Mais do que a geração de energia renovável, a principal vantagem da geração de energia própria é a economia que o sistema gera. O produtor ganha com previsibilidade, por depender menos da energia enviada pela concessionária, utiliza menos geradores movidos a diesel e ainda pode utilizar essa energia mesmo em horários de baixa produção, como à noite ou dias nublados, se possuir uma bateria de armazenamento.

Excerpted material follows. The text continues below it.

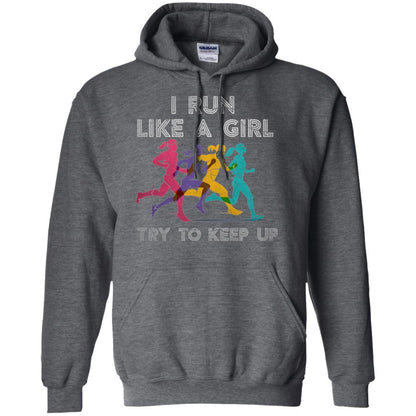 Runner T-shirt I Run Like A Girl Try To Keep Up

O investimento varia para cada projeto. A localização da propriedade, a área e a necessidade de uso influenciam no valor mas, segundo Lima, o sistema se paga entre 3 e 5 anos. “É onde você tem ali o auge da viabilidade econômica desses projetos. E você tem comparado a isso o ciclo de vida, uma duração desse sistema da ordem de 15 a 20 anos. Então você tem 10 a 15 anos de lucratividade com o uso desses sistemas”, afirma o executivo.
Segurança jurídica
Para a entidade, a sanção da Lei 15.269/2025, chamada de Reforma do Setor Elétrico, garante a segurança jurídica necessária para o setor de energia limpa deslanchar no Brasil.

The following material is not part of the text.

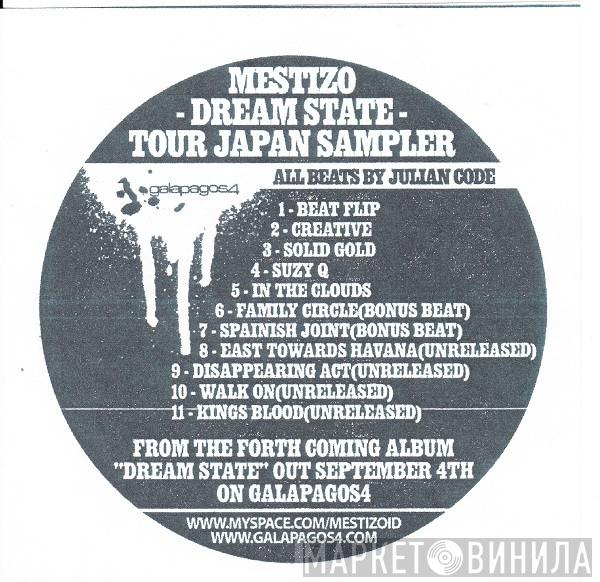  Mestizo  - Dream State - Japan Tour Sampler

A legislação foi sancionada pelo vice-presidente, Geraldo Alckmin, no fim do ano passado, enquanto ocupava temporariamente o cargo de presidente da República. Ela define as novas regras do setor, com o objetivo de diminuir as tarifas, garantir segurança energética, regular a atividade de armazenamento de energia elétrica e facilitar a comercialização.
Energia rural
Apesar da modernização da atividade no campo, com o emprego de maquinários automatizados, drones e irrigação elétrica, o consumo de energia elétrica no meio rural do país ainda é baixo. Em novembro, dos 47,4 mil gigawatts utilizados, 2,7 mil foram em zonas rurais, o equivalente a 5,7%, segundo levantamento da Empresa de Pesquisa Energética (EPE).